Empower Pacific counsellors conduct one month follow up interviews with all suicidal clients and the results show unequivocally strong evidence for the efficacy of the counselling provided. Example outcomes from 2012 include :
At initial assessment 23 per cent rated themselves as higher than 5 out of 10 for level of current suicidal intent (18 per cent rated themselves at a 9 or 10 out of 10).
At the post counselling follow up, not one client indicated that they still had any level of intention to attempt suicide.
At the point of assessment, 32 per cent of clients rated themselves 5 or higher out of 10 for having a "sense of hopelessness", with 14 per cent rating themselves at a 9 or 10 out of 10. At post counselling follow up not one client assessed indicated that they were feeling any level of hopelessness (0 per cent).
At the point of counselling intake 34 per cent indicated that family instability was a contributing stressor.
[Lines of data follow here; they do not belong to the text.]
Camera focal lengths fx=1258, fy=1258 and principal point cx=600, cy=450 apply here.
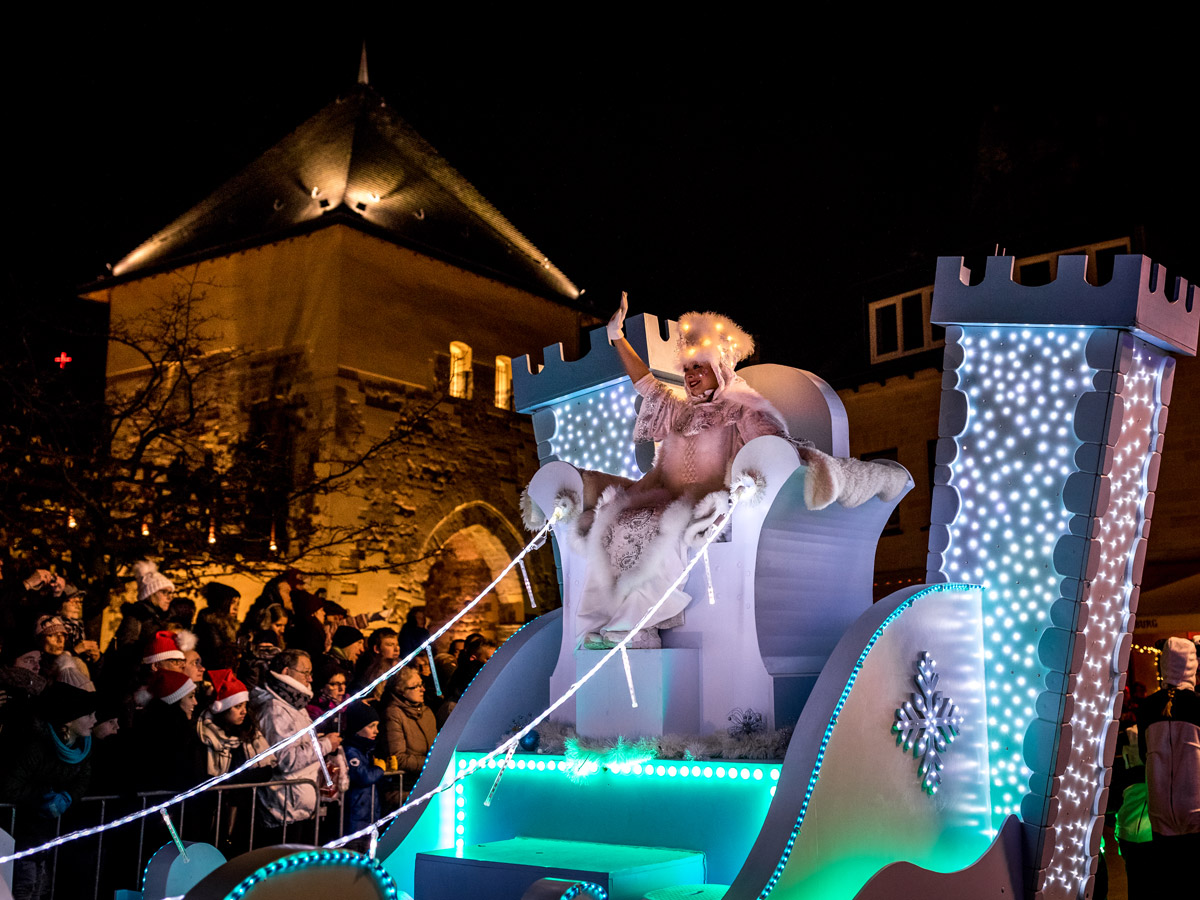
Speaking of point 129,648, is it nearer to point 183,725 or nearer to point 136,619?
point 183,725

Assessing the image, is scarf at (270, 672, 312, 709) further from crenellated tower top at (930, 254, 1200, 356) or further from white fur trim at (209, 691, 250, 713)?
crenellated tower top at (930, 254, 1200, 356)

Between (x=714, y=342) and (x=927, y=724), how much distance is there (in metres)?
2.12

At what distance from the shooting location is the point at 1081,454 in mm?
5707

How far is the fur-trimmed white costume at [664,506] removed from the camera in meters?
5.80

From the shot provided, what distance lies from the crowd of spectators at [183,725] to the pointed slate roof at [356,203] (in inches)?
649

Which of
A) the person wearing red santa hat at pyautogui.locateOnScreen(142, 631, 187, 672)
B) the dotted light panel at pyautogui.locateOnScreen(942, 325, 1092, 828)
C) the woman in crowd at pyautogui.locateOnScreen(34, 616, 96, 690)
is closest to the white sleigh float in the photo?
the dotted light panel at pyautogui.locateOnScreen(942, 325, 1092, 828)

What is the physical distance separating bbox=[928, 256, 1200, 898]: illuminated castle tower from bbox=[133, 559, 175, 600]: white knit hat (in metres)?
5.65

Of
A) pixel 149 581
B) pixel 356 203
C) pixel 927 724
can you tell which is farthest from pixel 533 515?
pixel 356 203

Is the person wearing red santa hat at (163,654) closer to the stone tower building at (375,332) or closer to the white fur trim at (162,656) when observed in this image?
the white fur trim at (162,656)

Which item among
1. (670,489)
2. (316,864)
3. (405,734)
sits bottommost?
(405,734)

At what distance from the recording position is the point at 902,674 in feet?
17.6

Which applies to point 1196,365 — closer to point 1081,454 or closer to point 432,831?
point 1081,454

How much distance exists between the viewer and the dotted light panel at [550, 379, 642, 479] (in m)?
7.39

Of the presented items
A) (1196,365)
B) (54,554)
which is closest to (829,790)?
(54,554)
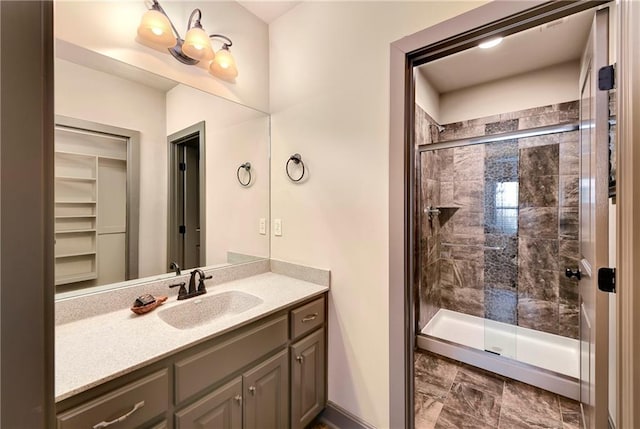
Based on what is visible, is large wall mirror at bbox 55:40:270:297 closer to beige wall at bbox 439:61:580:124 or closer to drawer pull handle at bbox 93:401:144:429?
drawer pull handle at bbox 93:401:144:429

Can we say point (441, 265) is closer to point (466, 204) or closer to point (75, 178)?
point (466, 204)

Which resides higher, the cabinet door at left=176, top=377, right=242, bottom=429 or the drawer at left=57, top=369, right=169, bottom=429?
the drawer at left=57, top=369, right=169, bottom=429

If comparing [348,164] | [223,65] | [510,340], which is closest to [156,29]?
[223,65]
At the post counselling follow up only 2.4 per cent indicated that they were experiencing family instability; 78.5 per cent indicated that they had experienced a significant relationship/interpersonal loss prior to their suicide attempt, whereas only 5 per cent indicated that they were still experiencing interpersonal relationship related issues at the one month post counselling follow up.
These results are a small selection of a range of evidence that is available to support the profound impact that Empower Pacific counselling services have in preventing further suicide attempts, and death from suicide.
nLanieta Matanatabu is a staff of the
Research Department at Empower Pacific.